As investors scour the world in search of bargains, the more intrepid are taking a closer look at deeply troubled Russia in the belief conditions can't possibly get any worse. And there is growing evidence that they may be right.
Both the latest data and anecdotal findings show the resilient Russians are coping better than many analysts expected. The economy is still headed for a deep recession this year – the Kremlin's own forecast is a decline of 3 per cent, and that's considered optimistic. But the ruble has halted its headlong slide into oblivion, the central bank is no longer bleeding reserves and corporate Russia is benefiting from reduced competition at home (because of sanctions) and stronger export demand and higher profitability, thanks to the devalued currency.
For all its well-documented economic woes, "Russia is managing to avoid a precipitous collapse in GDP growth" and is likely to be on the way to a recovery by 2017, Phoenix Kalen, an emerging-market strategist with Société Générale, says in a report titled The Empire Strikes Back.
Capital is still fleeing the country, but Russia is doing a better job of repatriating assets held outside the country.
As for the ragged ruble, "resilience since the start of the year and the [central bank's] ongoing efforts to stabilize financial markets have noticeably strengthened public confidence in the local currency," Ms. Kalen said after two days of meetings in Moscow with officials, bankers, executives, fund managers and local economists.
In their own detailed assessment, BCA Research's geopolitical strategists argue that "Russia may be the most attractive major equity market in the world, on valuation alone." One plus is that tensions with Ukraine and by extension, the West, "are clearly de-escalating."
But they caution that after a 15-per-cent runup in stocks this year, "investors should buy Russian equities from this point onwards only if they think oil prices are about to take off." Otherwise, the best way to play the Russian revival and the lowering of the political risk premium is through the currency markets, the analysts suggest.
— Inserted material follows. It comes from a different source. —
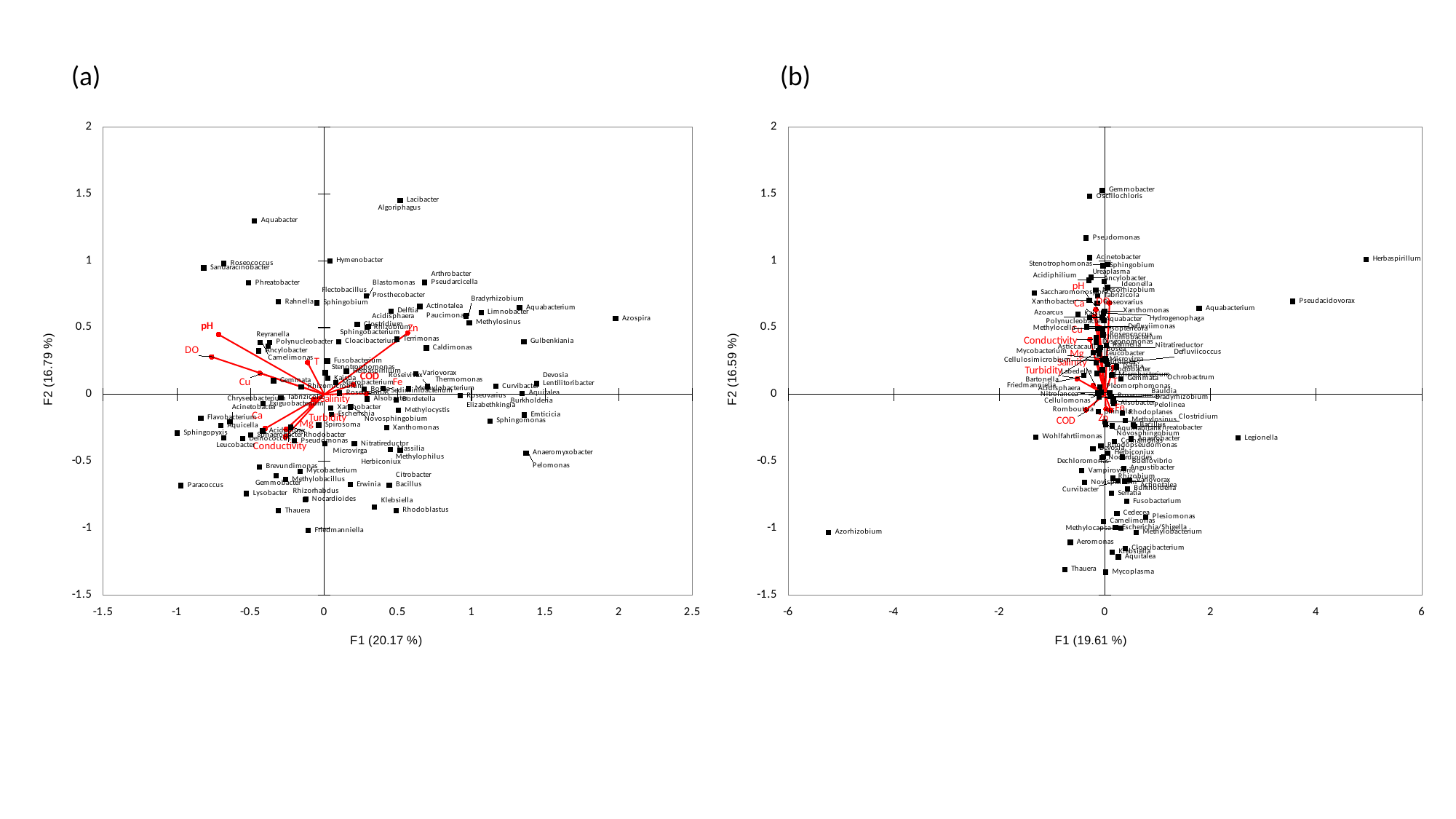
In chart (a), is the F1 value for Azospira greater or less than 1.5? greater In chart (b), is the F1 value for Azorhizobium greater or less than -4? less In chart (a), which labelled point has the highest F2 value? Lacibacter In chart (b), which labelled point has the highest F1 value? Herbaspirillum In chart (b), which labelled point has the lowest F1 value? Azorhizobium In chart (b), what is the label of the vertical axis? F2 (16.59 %) In chart (a), what is the label of the horizontal axis? F1 (20.17 %) In chart (b), which has the larger F1 value, Herbaspirillum or Pseudacidovorax? Herbaspirillum In chart (a), which labelled point has the lowest F2 value? Friedmanniella In chart (a), which labelled point has the highest F1 value? Azospira In chart (a), is the F2 value for Aquabacter greater or less than 1? greater What kind of chart is chart (a)? scatter chart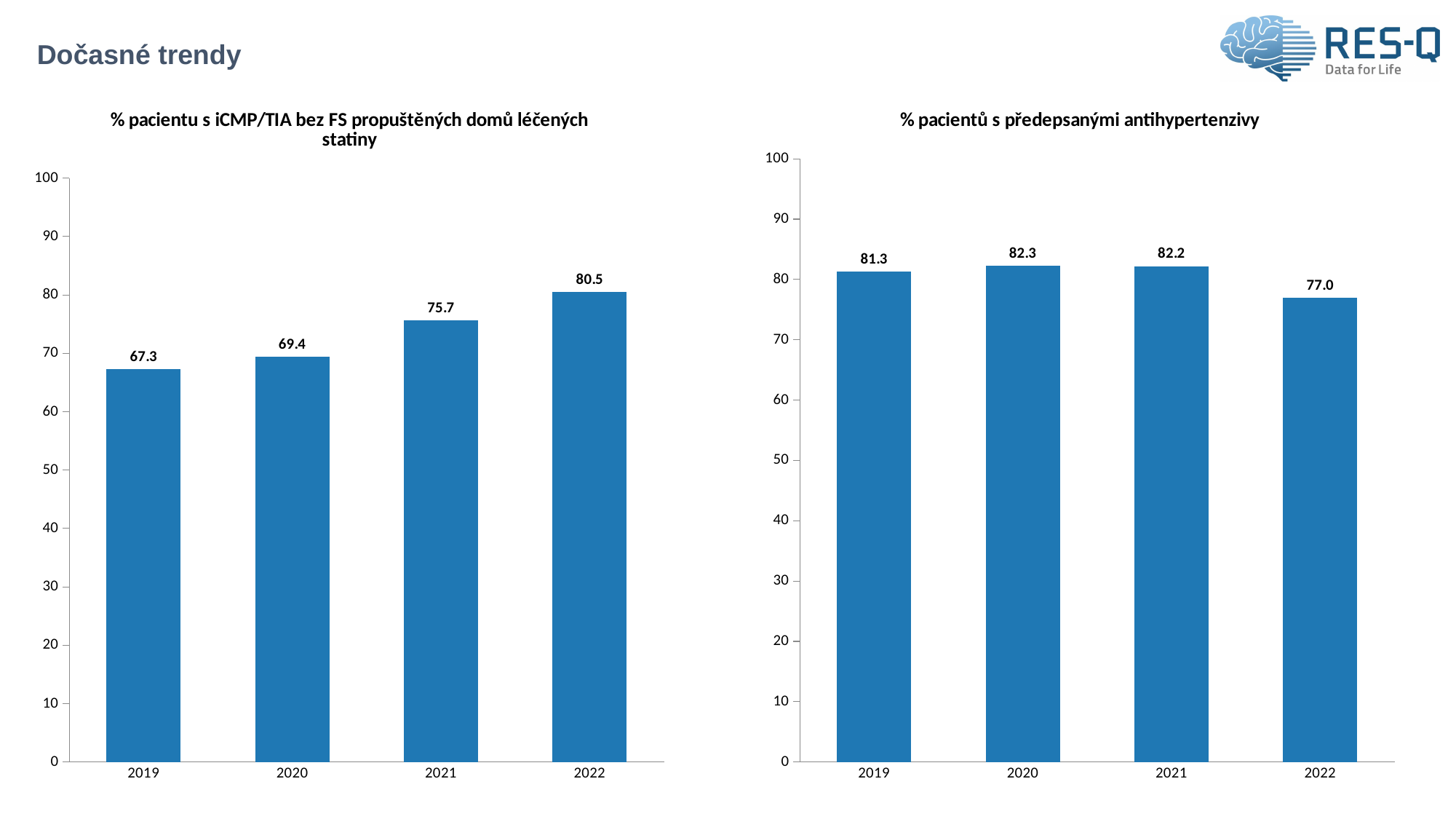
In the left chart (% pacientu s iCMP/TIA bez FS propuštěných domů léčených statiny), do the values rise or fall from 2019 to 2022? rise What type of chart is the left chart (% pacientu s iCMP/TIA bez FS propuštěných domů léčených statiny)? bar chart In the right chart (% pacientů s předepsanými antihypertenzivy), what is the value for 2020? 82.3 In the left chart (% pacientu s iCMP/TIA bez FS propuštěných domů léčených statiny), which year has the highest value? 2022 In the right chart (% pacientů s předepsanými antihypertenzivy), what is the difference between the 2021 and 2022 values? 5.2 In the right chart (% pacientů s předepsanými antihypertenzivy), what is the value for 2022? 77.0 In the left chart (% pacientu s iCMP/TIA bez FS propuštěných domů léčených statiny), which year has the lowest value? 2019 In the right chart (% pacientů s předepsanými antihypertenzivy), how many years are shown on the x axis? 4 In the left chart (% pacientu s iCMP/TIA bez FS propuštěných domů léčených statiny), what is the value for 2022? 80.5 In the left chart (% pacientu s iCMP/TIA bez FS propuštěných domů léčených statiny), what is the value for 2019? 67.3 In the left chart (% pacientu s iCMP/TIA bez FS propuštěných domů léčených statiny), what is the difference between the 2022 and 2019 values? 13.2 In the right chart (% pacientů s předepsanými antihypertenzivy), which year has the lowest value? 2022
"Further sanctions against Russia remain a potential risk to our positive view on the currency," the BCA report says. "However, it is highly unlikely that Europe will impose new economically significant sanctions, provided that our de-escalation thesis is indeed correct."
Before the rest of us start toasting the revival of another BRIC member (India has been hogging all the favourable ink lately) it's important to underline that the Russian story wasn't compelling even before oil prices nosedived and President Vladimir Putin's bellicose actions in Ukraine provoked Western sanctions that have hamstrung Russian financial institutions and other major corporate borrowers in international capital markets.
The country's largest bank, state-controlled Sberbank, reported last week that profit plunged 24 per cent in its third quarter and it's boosting provisions for loan losses in what it expects will be a difficult 2015.
And the long-term outlook for Russian investment remains clouded, regardless of whether sanctions are lifted and oil prices recover.
"Thus far, there is no evidence that President Putin is preparing a set of pro-market, investor-friendly reforms as a response to the collapse in oil prices and economic sanctions," BCA says.
Market reforms or even a Chinese-style assault on corruption have never been high on Mr. Putin's to-do list, and that's not about to change any time soon.